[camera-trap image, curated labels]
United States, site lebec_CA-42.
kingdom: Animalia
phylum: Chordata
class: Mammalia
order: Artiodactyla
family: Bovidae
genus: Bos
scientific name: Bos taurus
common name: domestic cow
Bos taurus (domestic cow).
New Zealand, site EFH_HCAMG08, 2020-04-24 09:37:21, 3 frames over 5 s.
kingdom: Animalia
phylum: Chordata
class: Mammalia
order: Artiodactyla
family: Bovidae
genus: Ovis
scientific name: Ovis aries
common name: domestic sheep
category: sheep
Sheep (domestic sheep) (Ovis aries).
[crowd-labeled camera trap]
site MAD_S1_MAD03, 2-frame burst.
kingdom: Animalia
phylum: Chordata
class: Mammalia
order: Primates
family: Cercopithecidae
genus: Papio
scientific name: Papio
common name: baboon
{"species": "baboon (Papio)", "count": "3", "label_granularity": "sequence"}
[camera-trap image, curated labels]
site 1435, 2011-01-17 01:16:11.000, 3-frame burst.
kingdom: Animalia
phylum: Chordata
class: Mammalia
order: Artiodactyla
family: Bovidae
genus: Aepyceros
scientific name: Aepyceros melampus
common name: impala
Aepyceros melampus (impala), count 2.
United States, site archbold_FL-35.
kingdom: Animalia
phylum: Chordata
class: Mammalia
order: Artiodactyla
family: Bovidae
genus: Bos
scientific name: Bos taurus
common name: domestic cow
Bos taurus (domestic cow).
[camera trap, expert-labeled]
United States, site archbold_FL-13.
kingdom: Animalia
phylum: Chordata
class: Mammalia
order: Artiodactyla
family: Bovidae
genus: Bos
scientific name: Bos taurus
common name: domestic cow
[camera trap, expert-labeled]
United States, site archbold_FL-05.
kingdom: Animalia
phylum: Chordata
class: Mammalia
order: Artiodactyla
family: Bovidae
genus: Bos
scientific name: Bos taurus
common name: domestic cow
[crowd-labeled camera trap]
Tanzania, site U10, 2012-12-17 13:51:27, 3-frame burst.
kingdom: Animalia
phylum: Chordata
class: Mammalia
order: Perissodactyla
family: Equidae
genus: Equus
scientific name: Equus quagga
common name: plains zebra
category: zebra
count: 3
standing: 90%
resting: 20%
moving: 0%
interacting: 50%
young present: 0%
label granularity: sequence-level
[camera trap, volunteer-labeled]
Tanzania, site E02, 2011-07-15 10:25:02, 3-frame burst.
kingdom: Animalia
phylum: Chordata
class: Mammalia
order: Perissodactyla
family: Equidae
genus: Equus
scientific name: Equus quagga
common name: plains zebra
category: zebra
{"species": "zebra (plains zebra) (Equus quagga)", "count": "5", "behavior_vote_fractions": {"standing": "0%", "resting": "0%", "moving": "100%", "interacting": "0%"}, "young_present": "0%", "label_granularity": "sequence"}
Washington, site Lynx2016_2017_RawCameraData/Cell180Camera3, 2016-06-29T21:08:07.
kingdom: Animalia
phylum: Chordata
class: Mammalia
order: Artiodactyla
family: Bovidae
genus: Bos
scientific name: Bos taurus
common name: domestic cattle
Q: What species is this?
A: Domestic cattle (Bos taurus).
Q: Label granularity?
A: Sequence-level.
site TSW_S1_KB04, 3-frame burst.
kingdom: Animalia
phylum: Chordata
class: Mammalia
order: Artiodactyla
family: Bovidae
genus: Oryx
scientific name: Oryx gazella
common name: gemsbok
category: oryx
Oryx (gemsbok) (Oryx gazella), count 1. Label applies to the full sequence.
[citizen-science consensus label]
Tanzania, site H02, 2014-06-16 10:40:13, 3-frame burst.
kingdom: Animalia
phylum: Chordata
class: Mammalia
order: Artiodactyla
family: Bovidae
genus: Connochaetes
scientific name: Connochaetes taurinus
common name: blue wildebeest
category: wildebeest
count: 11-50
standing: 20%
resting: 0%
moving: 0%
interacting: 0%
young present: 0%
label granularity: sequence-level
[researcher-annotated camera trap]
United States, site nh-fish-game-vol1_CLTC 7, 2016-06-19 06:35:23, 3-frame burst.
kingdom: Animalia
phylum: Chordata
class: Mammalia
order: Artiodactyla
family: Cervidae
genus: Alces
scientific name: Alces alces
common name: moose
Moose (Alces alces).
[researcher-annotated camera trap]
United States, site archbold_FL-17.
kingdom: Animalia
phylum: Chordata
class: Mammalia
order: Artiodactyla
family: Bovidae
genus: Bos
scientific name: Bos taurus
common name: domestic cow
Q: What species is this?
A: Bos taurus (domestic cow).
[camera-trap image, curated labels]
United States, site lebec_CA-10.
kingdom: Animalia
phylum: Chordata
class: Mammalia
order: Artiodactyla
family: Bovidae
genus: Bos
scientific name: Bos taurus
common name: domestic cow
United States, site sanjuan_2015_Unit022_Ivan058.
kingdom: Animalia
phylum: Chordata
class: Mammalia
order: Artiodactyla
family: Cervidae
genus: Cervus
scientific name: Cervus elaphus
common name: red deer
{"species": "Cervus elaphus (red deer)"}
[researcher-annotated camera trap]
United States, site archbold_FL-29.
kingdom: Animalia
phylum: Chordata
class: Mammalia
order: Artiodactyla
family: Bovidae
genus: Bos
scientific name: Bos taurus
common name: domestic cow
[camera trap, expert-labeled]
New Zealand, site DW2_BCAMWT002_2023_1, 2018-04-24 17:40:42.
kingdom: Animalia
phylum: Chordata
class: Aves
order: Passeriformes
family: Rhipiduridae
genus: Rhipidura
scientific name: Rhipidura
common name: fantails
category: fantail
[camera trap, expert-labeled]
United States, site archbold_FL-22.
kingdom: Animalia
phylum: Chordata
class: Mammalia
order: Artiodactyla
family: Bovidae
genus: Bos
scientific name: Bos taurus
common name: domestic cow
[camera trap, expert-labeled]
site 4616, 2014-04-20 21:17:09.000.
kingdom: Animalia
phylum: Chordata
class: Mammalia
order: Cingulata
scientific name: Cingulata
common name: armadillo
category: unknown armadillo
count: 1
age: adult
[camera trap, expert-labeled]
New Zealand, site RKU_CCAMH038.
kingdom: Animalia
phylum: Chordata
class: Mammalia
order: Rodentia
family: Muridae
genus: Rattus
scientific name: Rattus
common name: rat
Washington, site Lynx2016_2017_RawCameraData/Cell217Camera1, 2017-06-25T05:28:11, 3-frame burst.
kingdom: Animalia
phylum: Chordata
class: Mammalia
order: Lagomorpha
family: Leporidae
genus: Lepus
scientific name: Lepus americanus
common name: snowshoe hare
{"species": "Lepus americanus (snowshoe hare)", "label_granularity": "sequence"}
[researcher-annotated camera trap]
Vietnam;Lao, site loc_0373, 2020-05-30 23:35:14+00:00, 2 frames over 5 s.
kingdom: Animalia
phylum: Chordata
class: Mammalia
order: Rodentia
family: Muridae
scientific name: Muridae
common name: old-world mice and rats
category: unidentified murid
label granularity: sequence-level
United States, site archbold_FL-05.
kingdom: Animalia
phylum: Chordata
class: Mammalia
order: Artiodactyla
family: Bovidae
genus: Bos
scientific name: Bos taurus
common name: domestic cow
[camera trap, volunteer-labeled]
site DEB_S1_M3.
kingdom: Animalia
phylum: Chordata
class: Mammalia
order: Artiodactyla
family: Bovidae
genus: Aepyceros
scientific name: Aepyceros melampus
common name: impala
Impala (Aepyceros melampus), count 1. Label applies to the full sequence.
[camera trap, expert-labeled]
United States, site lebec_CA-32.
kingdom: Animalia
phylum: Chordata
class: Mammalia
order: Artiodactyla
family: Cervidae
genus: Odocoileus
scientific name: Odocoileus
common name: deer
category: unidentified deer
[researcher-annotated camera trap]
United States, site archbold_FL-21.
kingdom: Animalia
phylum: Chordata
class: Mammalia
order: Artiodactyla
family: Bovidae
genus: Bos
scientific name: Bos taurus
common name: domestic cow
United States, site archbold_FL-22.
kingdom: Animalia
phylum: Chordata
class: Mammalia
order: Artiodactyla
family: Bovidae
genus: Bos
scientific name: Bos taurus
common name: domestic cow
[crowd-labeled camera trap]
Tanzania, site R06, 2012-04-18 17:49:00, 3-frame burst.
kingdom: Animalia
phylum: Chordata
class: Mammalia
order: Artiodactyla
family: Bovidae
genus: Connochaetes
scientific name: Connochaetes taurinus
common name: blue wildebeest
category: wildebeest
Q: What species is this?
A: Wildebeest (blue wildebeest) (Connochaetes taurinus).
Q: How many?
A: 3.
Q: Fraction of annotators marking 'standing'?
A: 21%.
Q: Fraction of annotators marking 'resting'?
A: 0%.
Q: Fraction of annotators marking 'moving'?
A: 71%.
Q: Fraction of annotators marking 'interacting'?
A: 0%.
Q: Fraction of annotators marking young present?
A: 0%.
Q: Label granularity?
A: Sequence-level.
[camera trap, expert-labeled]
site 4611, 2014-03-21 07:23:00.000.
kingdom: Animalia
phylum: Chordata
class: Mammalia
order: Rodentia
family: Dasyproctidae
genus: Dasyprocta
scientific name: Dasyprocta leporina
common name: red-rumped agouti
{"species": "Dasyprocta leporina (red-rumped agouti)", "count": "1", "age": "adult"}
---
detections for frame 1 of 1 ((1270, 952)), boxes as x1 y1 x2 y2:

======

EXERCISE GOAL
Review the preceding data and report every line that includes the string "over".

ANSWER BOX
New Zealand, site EFH_HCAMG08, 2020-04-24 09:37:21, 3 frames over 5 s.
Vietnam;Lao, site loc_0373, 2020-05-30 23:35:14+00:00, 2 frames over 5 s.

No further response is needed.